You know those school pictures you took a few times a year? There were pictures for yearbook and pictures for Fall and pictures for Spring, etc. Well, when I was in 7th grade, my mother paid for a set of pictures (let’s say Fall, so as a student you weren’t required to take the unless you paid for them) so I was obliged to take them. I wore a purple s’getti strap shirt over a white blouse and some khakis. I thought I looked nice. That was my favorite outfit, after all.
Fast forward to a few weeks later when the pictures came in. I received my pictures and was immediately disgusted with them. Not because of my face, or because I thought I looked funny, but because of my stomach. The picture was just long enough to reveal three big, fat rolls made all the more visible by the purple color of my shirt. I couldn’t believe it. Up until that point, I knew I was bigger than my peers, but I didn’t think I was “fat”. My perception of myself changed in the split of a second.
My friends all wanted a picture. That’s what girls do, they share their school pictures and put them in the front of their binder. I was so disgusted with mine that I told everyone I wasn’t allowed to give out the pictures until my parents had seen them. Truth is, those pictures never even made them home. I threw them away in the dumpster outside of school. I threw away my mother’s money and I threw away any evidence that I ever looked so fat. That night, I went home, cried, and began doing crunches and jumping jacks while locked away in my bedroom. That weekend, I researched how to diet and began a journey to lose weight and be happier with myself.
I had forgotten all about those silly pictures, but boy what an impact they had on me! They were the sole reason I decided to get healthy back in the day. I really wish I had saved just one to remind myself of that time in my life. I would honestly still have it posted on my wall to this day just to look at and remember how unhappy I was and how far I’ve come, even if I did pack on some pounds while pregnant.

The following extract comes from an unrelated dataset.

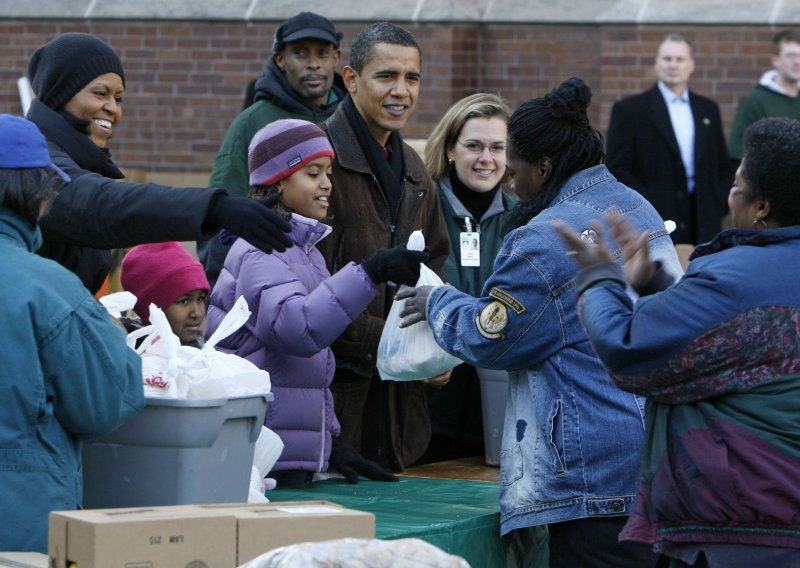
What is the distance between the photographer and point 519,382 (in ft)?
15.2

One of the reasons I am so determined to get back to my pre-pregnancy healthy, in-shape body is because I want to be a good role model for my daughters. I know firsthand what it’s like to be self-conscious and feel fat and ugly, and that’s something I never want my daughters to feel as long as I can help it. If I can show them that eating healthy and exercising is fun and that people are beautiful no matter how they look, I’ll say I’ve won.